Tasks —
a. List every body or service that the excerpt on Castro's inner circle, given below, says General José Abrahantes Fernández directs.
b. In the excerpt on Castro's inner circle below, what post does Pedro Miret Prieto hold on the Council of Ministers?

(Quoted passage Opens)

Fidel: A Critical Portrait

Home > Other > Fidel: A Critical Portrait > Page 7
Fidel: A Critical Portrait Page 7

by Tad Szulc


  Valdés's successor as interior minister, General José Abrahantes Fernández, directs the State Security Services (the political secret police), the elite Special Forces of State Security (a militarized shock force of some five thousand men with armor and aircraft), the National Police, the overseas intelligence services linked to State Security, and the tremendous network of neighborhood security watchers and informers of the Committees for the Defense of the Revolution (CDR). The Security Services have an impressive record in dealing with the regime's enemies everywhere, and they easily infiltrate Cuban exile communities in the United States, Canada, and Western Europe. However, Abrahantes, who was Valdés's deputy, has no political clout of his own—he used to be the man in charge of Castro's personal security—and most likely Raúl Castro now controls the police network along with the armed forces.

  As a revolutionary, Valdés had participated in every action from the Moncada attack in 1953 to the autumn 1958 invasion of the lowlands by rebel columns from the Sierra (he was Che Guevara's deputy in command of Column 8, which conquered the central provinces), and his influence with Castro was enormous. He was one of the most pro-Soviet figures in the top leadership, and his ties with Soviet and Eastern European intelligence services were most intimate, particularly after 1968 when Moscow imposed the primacy of the KGB (the Soviet secret service) in Cuba.

  The rest of the power structure includes Fidelista knights as well as men who joined the revolution at subsequent stages. Among the former are Pedro Miret Prieto, an engineering student who trained the Moncada plotters in the use of arms and was at Castro's side during the attack; he later served as a distinguished military commander both in the Sierra and at the Bay of Pigs. Miret, now the vice-president of the Council of Ministers in charge of industrial development and a member of the party's Political Bureau, is a pleasant and deceptively harmless-looking short man with a moustache. Once one of the toughest revolutionaries, Miret is a greatly trusted adviser in the Castro inner circle.

  Armando Hart and Comandante Almeida both belong to this enchanted circle, though they are not among the principal decision-makers. Jesús Montané Oropesa, an accountant who fought both at Moncada and in the Sierra, was removed from the Political Bureau at the 1986 Party Congress, but remains a Central Committee member and is still very close to Castro.

  Sergio del Valle Jiménez, a physician who was a Sierra guerrillero of outstanding courage and later a leading military commander, is part of the inner group. He was minister of health, an extremely important assignment given Castro's public-health priorities, Until December 1985, when Fidel drafted him for a full-time but discreet political role outside the Politburo. José Ramón Machado Ventura, also a former guerrilla physician (the Rebel Army had an inordinate number of fighting doctors, starting with Che Guevara and Faustino Peréz, who came aboard the Granma), has become the new Communist party's chief ideologue, carrying great weight with Fidel. He is on the Politburo.

(Quoted passage Closes)
(Data below Opens)

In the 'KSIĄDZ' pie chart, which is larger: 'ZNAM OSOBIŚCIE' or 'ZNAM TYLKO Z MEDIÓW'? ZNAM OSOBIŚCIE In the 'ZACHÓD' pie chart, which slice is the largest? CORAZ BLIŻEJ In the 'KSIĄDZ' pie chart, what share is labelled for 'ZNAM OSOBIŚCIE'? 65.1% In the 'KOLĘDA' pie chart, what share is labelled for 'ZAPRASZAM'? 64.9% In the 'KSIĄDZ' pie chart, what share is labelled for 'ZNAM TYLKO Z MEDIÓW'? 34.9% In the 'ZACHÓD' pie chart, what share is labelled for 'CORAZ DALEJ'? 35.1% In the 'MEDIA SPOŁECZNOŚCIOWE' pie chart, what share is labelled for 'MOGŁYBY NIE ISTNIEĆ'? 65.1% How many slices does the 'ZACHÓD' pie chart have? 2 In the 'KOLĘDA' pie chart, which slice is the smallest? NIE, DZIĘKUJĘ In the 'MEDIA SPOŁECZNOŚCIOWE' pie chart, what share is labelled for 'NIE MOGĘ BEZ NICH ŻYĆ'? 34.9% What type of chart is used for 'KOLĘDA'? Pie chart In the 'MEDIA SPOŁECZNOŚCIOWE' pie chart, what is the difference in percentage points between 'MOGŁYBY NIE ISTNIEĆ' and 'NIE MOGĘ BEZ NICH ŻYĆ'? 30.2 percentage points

(Data below Closes)

Answers to each task —
a.
- The State Security Services (the political secret police)
- The Special Forces of State Security
- The National Police
- The overseas intelligence services linked to State Security
- The network of neighborhood security watchers and informers of the Committees for the Defense of the Revolution (CDR)

b. He is vice-president of the Council of Ministers in charge of industrial development.